• **Exercise input**:
------------------------------------------------
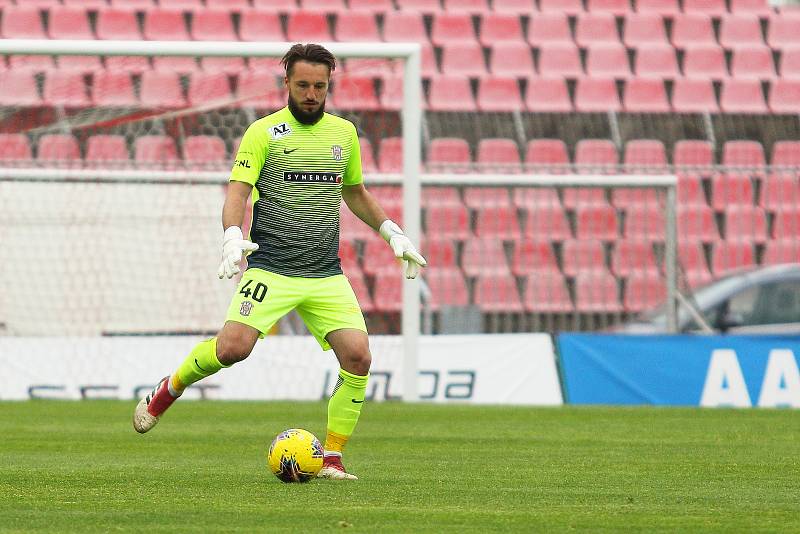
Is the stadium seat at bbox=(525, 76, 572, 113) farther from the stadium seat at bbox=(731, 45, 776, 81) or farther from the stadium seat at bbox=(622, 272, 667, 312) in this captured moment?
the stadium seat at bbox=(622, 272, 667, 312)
------------------------------------------------
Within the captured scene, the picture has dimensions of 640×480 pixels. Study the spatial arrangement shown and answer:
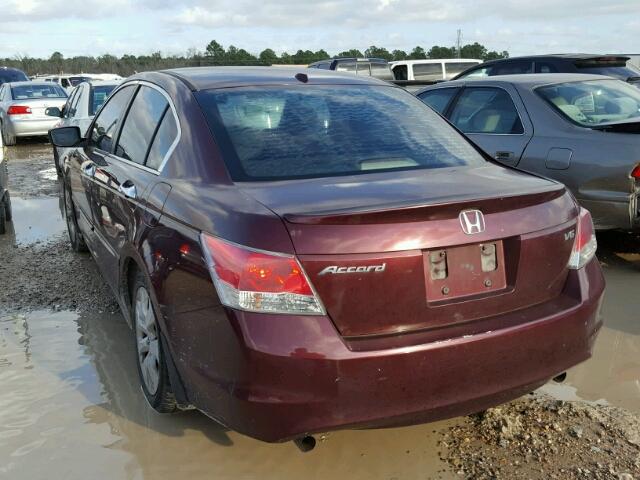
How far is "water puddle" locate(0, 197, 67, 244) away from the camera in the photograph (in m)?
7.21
------------------------------------------------
• **Stated exercise**:
Gather each line of the data above that contains the word "from".

• **Solution for this task**:
Is the stadium seat at bbox=(525, 76, 572, 113) farther from the stadium seat at bbox=(731, 45, 776, 81) or farther from the stadium seat at bbox=(622, 272, 667, 312) in this captured moment?
How far is "water puddle" locate(0, 197, 67, 244) away from the camera in the photograph (in m)?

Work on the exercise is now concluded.